Everyone reaches that point in their lives when, to make sense of it all, they embark on a road trip. Google is there and is preparing to tour the U.S. in a bus, but it'll be searching for the souls of others instead of its own.

Google is packing up a white van and is about to travel cross country to find out how people engage with its web products. It also wants to know how people react to new products it launches.

The van will make several stops each day as it leaves its starting point in New York and treks into seven states. It'll hit locations close to "colleges, libraries, parks and some of Google's own regional offices," according to an AP report.

"We are trying to understand the whole end-to-end experience, which is why we are trying to get out to more locations and see more people so we can gather more context," says Google's Laura Granka, a research lead that focus on Internet Search and Maps.

Google hopes to bring up to 500 people into the van, which is described as a scaled down and mobilized version of one of the company's labs. The sessions in the back seat of the van will last between 15 minutes and an hour and a half.

The van will stop in to Chapel Hill, N.C.; from March 14 to 18; Clemson, S.C.; from March 21 to 22; Atlanta, from March 23 to 25; Boulder, Colorado, from April 4 to 8; Salt Lake City, from April 11 to 15; Reno, Nevada, from April 18 to 20; and South Lake Tahoe, California, from April 21 to 22.

Google hasn't revealed any objective for this road trip beyond learning more about the people who use its products.
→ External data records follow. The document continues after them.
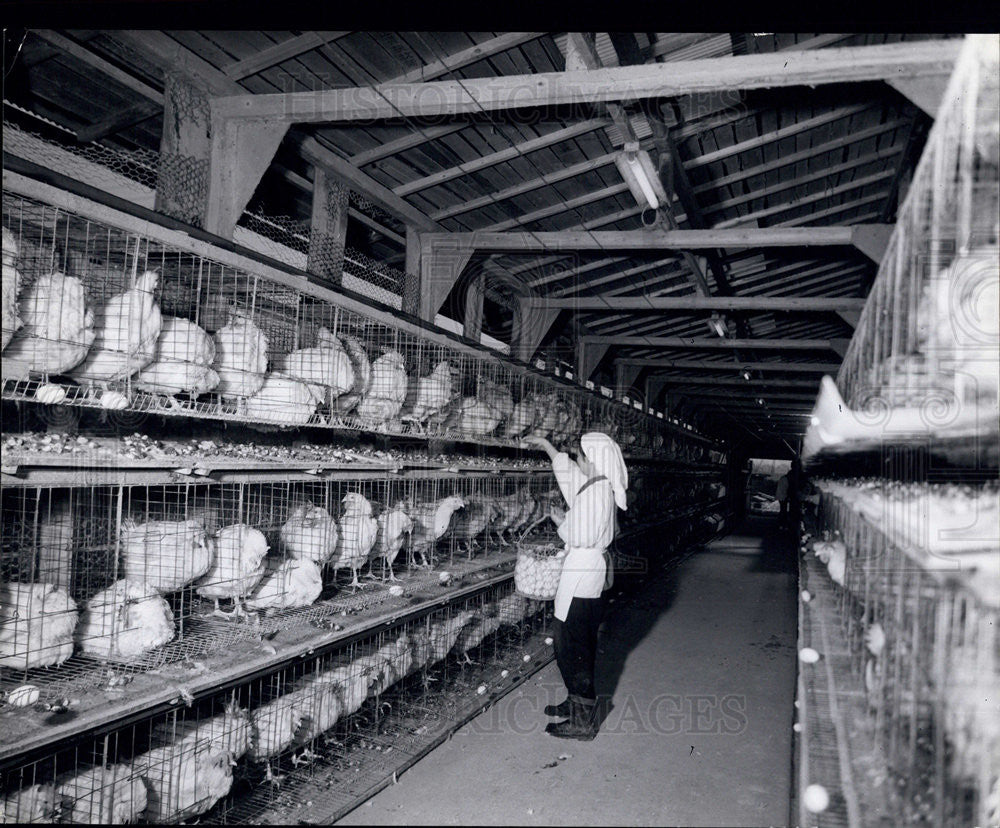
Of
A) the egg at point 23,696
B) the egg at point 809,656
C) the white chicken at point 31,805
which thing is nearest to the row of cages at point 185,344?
the egg at point 23,696

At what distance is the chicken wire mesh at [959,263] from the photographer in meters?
0.98

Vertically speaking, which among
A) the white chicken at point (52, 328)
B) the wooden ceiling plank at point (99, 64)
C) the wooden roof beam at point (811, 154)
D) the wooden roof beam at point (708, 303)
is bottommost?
the white chicken at point (52, 328)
The company's marketing department had zero involvement in conceptualizing the trip, according to Google's Granka, and it's not like the company is struggling in the popularity department.

A recent NBC/Wall Street Journal poll found out that, not only was Google more popular than Apple, the search engine has a higher approval rating than all of the current presidential candidates.

The two media outlets surveyed 1,200 registered voters, asking them if they had negative or positive feeling about several presidential hopefuls, past presidential candidates and two tech companies.

Google ranked first and was followed by Apple, John Kasich, Bernie Sanders, Barack Obama, Marco Rubio, Hillary Clinton, Ted Cruz, Mitt Romney and Donald Trump in that order.